* _WHAT THE TASK REQUIRES_
Could you repeat the records below exactly, leaving out any pictures?

^^^^

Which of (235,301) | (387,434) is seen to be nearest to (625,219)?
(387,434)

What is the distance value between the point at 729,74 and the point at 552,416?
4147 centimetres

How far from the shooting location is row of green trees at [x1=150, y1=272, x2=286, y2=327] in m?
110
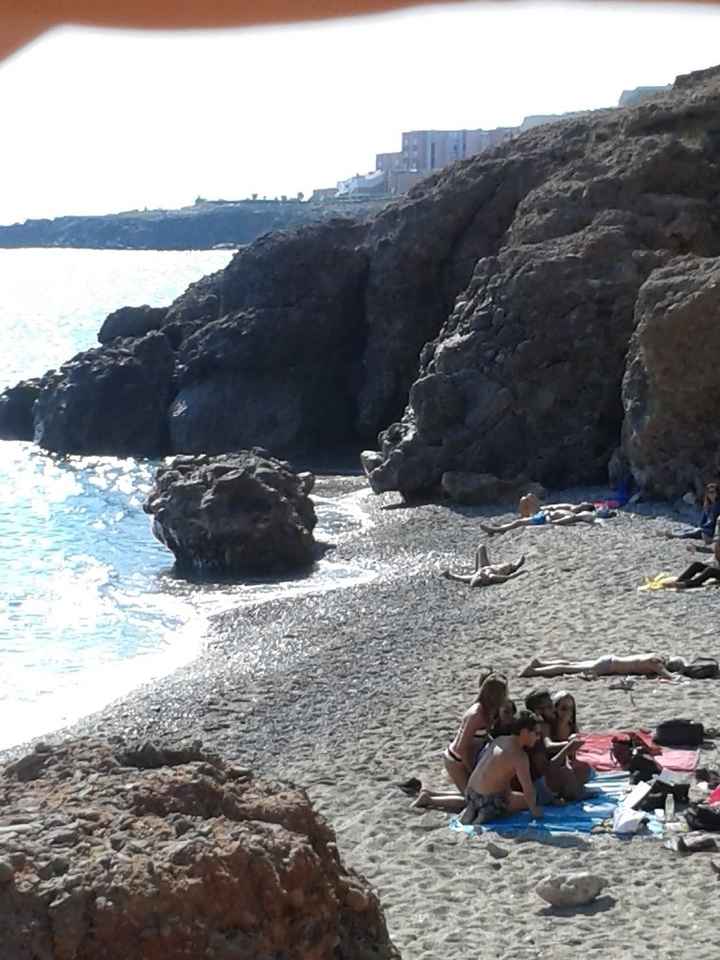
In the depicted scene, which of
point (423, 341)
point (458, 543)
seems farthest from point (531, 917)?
point (423, 341)

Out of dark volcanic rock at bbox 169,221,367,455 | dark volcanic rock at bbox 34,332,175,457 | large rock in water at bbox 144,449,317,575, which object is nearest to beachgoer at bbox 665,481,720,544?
large rock in water at bbox 144,449,317,575

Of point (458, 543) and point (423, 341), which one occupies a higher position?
point (423, 341)

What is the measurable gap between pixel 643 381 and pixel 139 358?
21.7 metres

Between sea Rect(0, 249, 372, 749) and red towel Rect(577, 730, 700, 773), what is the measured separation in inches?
286

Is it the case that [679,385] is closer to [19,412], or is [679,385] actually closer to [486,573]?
[486,573]

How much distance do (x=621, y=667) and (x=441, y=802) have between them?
408 cm

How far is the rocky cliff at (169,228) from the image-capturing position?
433ft

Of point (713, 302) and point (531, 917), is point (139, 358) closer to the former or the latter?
point (713, 302)

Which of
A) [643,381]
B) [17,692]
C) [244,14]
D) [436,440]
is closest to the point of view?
[244,14]

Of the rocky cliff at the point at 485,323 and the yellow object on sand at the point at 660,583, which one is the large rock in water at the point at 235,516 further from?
the yellow object on sand at the point at 660,583

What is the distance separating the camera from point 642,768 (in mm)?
10625

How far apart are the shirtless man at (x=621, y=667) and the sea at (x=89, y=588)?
5746mm

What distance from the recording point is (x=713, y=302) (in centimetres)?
2431

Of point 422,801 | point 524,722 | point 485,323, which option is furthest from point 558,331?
point 524,722
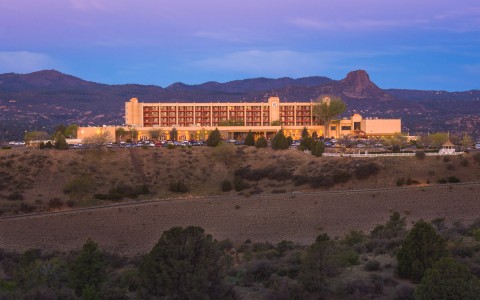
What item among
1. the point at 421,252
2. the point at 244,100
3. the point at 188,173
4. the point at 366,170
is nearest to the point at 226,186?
the point at 188,173

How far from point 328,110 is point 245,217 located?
62522 millimetres

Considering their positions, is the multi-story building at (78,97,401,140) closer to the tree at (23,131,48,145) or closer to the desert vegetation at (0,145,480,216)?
the tree at (23,131,48,145)

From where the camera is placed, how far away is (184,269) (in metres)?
15.3

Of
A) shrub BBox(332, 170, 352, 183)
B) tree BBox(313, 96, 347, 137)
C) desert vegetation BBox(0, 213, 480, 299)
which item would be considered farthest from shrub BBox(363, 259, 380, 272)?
tree BBox(313, 96, 347, 137)

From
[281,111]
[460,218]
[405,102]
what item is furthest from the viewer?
[405,102]

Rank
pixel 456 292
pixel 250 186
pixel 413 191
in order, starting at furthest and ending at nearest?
pixel 250 186 → pixel 413 191 → pixel 456 292

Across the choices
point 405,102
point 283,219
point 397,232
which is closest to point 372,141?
point 283,219

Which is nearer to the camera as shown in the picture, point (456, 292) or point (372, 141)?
point (456, 292)

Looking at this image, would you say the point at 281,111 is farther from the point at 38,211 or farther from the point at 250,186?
the point at 38,211

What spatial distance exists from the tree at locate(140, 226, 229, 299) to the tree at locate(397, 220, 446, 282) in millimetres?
5938

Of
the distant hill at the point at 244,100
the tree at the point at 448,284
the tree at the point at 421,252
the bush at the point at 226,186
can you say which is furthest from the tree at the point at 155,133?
the tree at the point at 448,284

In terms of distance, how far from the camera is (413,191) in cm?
5031

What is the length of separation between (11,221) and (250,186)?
2558 cm

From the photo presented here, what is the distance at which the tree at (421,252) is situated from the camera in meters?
18.0
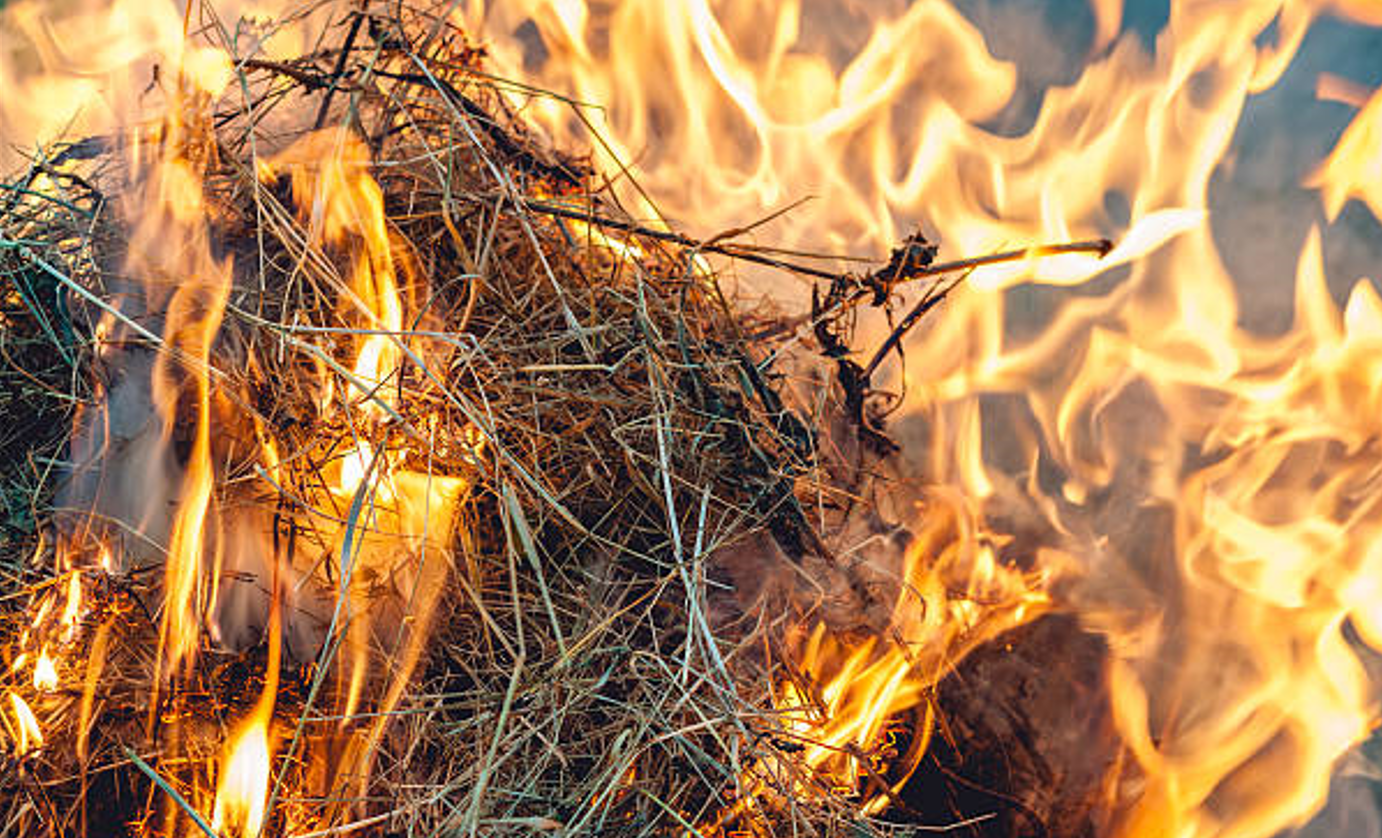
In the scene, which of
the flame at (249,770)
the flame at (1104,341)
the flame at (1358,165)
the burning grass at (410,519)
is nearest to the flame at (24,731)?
the burning grass at (410,519)

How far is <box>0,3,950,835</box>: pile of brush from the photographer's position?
4.33 feet

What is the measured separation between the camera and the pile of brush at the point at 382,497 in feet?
4.33

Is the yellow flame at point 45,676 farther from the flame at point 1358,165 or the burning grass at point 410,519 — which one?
the flame at point 1358,165

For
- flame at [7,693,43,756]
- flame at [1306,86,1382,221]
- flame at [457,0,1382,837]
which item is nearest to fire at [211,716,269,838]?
flame at [7,693,43,756]

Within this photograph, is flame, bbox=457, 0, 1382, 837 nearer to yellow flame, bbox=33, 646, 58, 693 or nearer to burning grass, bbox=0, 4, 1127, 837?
burning grass, bbox=0, 4, 1127, 837

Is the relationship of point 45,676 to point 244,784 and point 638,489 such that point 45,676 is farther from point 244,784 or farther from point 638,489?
point 638,489

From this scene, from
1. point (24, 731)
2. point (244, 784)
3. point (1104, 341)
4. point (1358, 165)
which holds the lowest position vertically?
point (244, 784)

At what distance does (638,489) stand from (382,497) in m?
0.39

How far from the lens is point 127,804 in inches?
52.3

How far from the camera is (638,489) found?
1.49 meters

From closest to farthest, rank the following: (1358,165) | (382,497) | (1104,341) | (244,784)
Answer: (244,784) < (382,497) < (1358,165) < (1104,341)

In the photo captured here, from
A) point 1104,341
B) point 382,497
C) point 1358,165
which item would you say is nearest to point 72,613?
point 382,497

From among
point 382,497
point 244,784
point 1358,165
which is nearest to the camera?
point 244,784

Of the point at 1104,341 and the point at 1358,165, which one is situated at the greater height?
the point at 1358,165
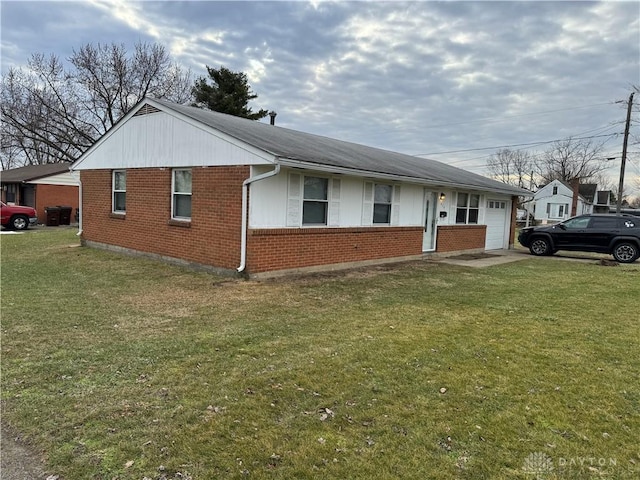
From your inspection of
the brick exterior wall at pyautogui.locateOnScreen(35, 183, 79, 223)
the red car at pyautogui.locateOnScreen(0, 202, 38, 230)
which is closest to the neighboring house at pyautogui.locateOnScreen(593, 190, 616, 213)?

^^^^

* _SOLUTION TO THIS EXERCISE_
Which of (235,301) | (387,434) is seen to be nearest to (625,219)?
(387,434)

What is the distance value between the point at 729,74 and the point at 552,416?
4147 centimetres

How far from the shooting location is row of green trees at [x1=150, y1=272, x2=286, y2=327] in m?
110
In the depicted scene, which of
point (423, 341)
point (458, 543)
seems farthest from point (531, 917)?
point (423, 341)

Out of dark volcanic rock at bbox 169,221,367,455 | dark volcanic rock at bbox 34,332,175,457 | large rock in water at bbox 144,449,317,575, which object is nearest to beachgoer at bbox 665,481,720,544?
large rock in water at bbox 144,449,317,575

Of point (458, 543) and point (423, 341), which one occupies a higher position?
point (423, 341)

What is the measurable gap between pixel 643 381 and pixel 139 358?
21.7 metres

Between sea Rect(0, 249, 372, 749) and red towel Rect(577, 730, 700, 773), what is the measured separation in inches?
286

Is it the case that [679,385] is closer to [19,412], or is [679,385] actually closer to [486,573]?
[486,573]

How much distance do (x=621, y=667) and (x=441, y=802) have between them?
408 cm

How far is the rocky cliff at (169,228) from the image-capturing position?
433ft

Of point (713, 302) and point (531, 917), is point (139, 358) closer to the former or the latter?
point (713, 302)

Which of
A) [643,381]
B) [17,692]
C) [244,14]
D) [436,440]
is closest to the point of view?
[244,14]

Of the rocky cliff at the point at 485,323 and the yellow object on sand at the point at 660,583, which one is the large rock in water at the point at 235,516 further from?
the yellow object on sand at the point at 660,583

What is the distance separating the camera from point 642,768 (in mm)?
10625

How far apart are the shirtless man at (x=621, y=667) and the sea at (x=89, y=588)?
5746mm

What distance from the recording point is (x=713, y=302) (in centimetres)?
2431

Of point 422,801 | point 524,722 | point 485,323, which option is furthest from point 558,331?
point 524,722
What item among
1. the point at 421,252
2. the point at 244,100
3. the point at 188,173
4. the point at 366,170
is nearest to the point at 226,186?
the point at 188,173

How far from point 328,110 is point 245,217 located?
62522 millimetres

Considering their positions, is the multi-story building at (78,97,401,140) closer to the tree at (23,131,48,145) or closer to the desert vegetation at (0,145,480,216)?
the tree at (23,131,48,145)

From where the camera is placed, how far away is (184,269) (in metres)?
15.3

Of
A) shrub BBox(332, 170, 352, 183)
B) tree BBox(313, 96, 347, 137)
C) desert vegetation BBox(0, 213, 480, 299)
which item would be considered farthest from shrub BBox(363, 259, 380, 272)?
tree BBox(313, 96, 347, 137)

From
[281,111]
[460,218]
[405,102]
what item is furthest from the viewer?
[405,102]

Rank
pixel 456 292
pixel 250 186
pixel 413 191
in order, starting at furthest and ending at nearest?
pixel 250 186 → pixel 413 191 → pixel 456 292

Across the choices
point 405,102
point 283,219
point 397,232
which is closest to point 372,141?
point 283,219

Which is nearer to the camera as shown in the picture, point (456, 292) or point (372, 141)?
point (456, 292)

Looking at this image, would you say the point at 281,111 is farther from the point at 38,211 or farther from the point at 250,186?
the point at 38,211

What spatial distance exists from the tree at locate(140, 226, 229, 299) to the tree at locate(397, 220, 446, 282) in millimetres?
5938

Of
the distant hill at the point at 244,100
the tree at the point at 448,284
the tree at the point at 421,252
the bush at the point at 226,186
can you say which is furthest from the tree at the point at 155,133?
the tree at the point at 448,284

In terms of distance, how far from the camera is (413,191) in cm?
5031

What is the length of separation between (11,221) and (250,186)?
2558 cm

From the photo presented here, what is the distance at which the tree at (421,252) is situated from the camera in meters?
18.0
In the scene, which of
the flame at (249,770)
the flame at (1104,341)
the flame at (1358,165)
the burning grass at (410,519)
is nearest to the flame at (24,731)?
the burning grass at (410,519)

How far is <box>0,3,950,835</box>: pile of brush from the photographer's position?
4.33 feet

What is the measured separation between the camera and the pile of brush at the point at 382,497 in feet?
4.33

Is the yellow flame at point 45,676 farther from the flame at point 1358,165 or the burning grass at point 410,519 — which one?
the flame at point 1358,165

For
- flame at [7,693,43,756]
- flame at [1306,86,1382,221]
- flame at [457,0,1382,837]
which item is nearest to fire at [211,716,269,838]?
flame at [7,693,43,756]

Within this photograph, is flame, bbox=457, 0, 1382, 837 nearer to yellow flame, bbox=33, 646, 58, 693 or nearer to burning grass, bbox=0, 4, 1127, 837?
burning grass, bbox=0, 4, 1127, 837

Is the relationship of point 45,676 to point 244,784 and point 638,489 such that point 45,676 is farther from point 244,784 or farther from point 638,489?
point 638,489

From this scene, from
1. point (24, 731)
2. point (244, 784)
3. point (1104, 341)
4. point (1358, 165)
which holds the lowest position vertically?
point (244, 784)

At what distance does (638,489) stand from (382,497) in m?
0.39

How far from the lens is point 127,804 in inches?
52.3

How far from the camera is (638,489) found?
1.49 meters

From closest to farthest, rank the following: (1358,165) | (382,497) | (1104,341) | (244,784)
Answer: (244,784) < (382,497) < (1358,165) < (1104,341)

In the photo captured here, from
A) point 1104,341
B) point 382,497
C) point 1358,165
which item would you say is nearest to point 72,613?
point 382,497

From among
point 382,497
point 244,784
point 1358,165
which is nearest to the camera?
point 244,784

Of the point at 1104,341 and the point at 1358,165, which one is situated at the greater height?
the point at 1358,165
From your inspection of
the brick exterior wall at pyautogui.locateOnScreen(35, 183, 79, 223)
the red car at pyautogui.locateOnScreen(0, 202, 38, 230)
which is closest to the neighboring house at pyautogui.locateOnScreen(593, 190, 616, 213)?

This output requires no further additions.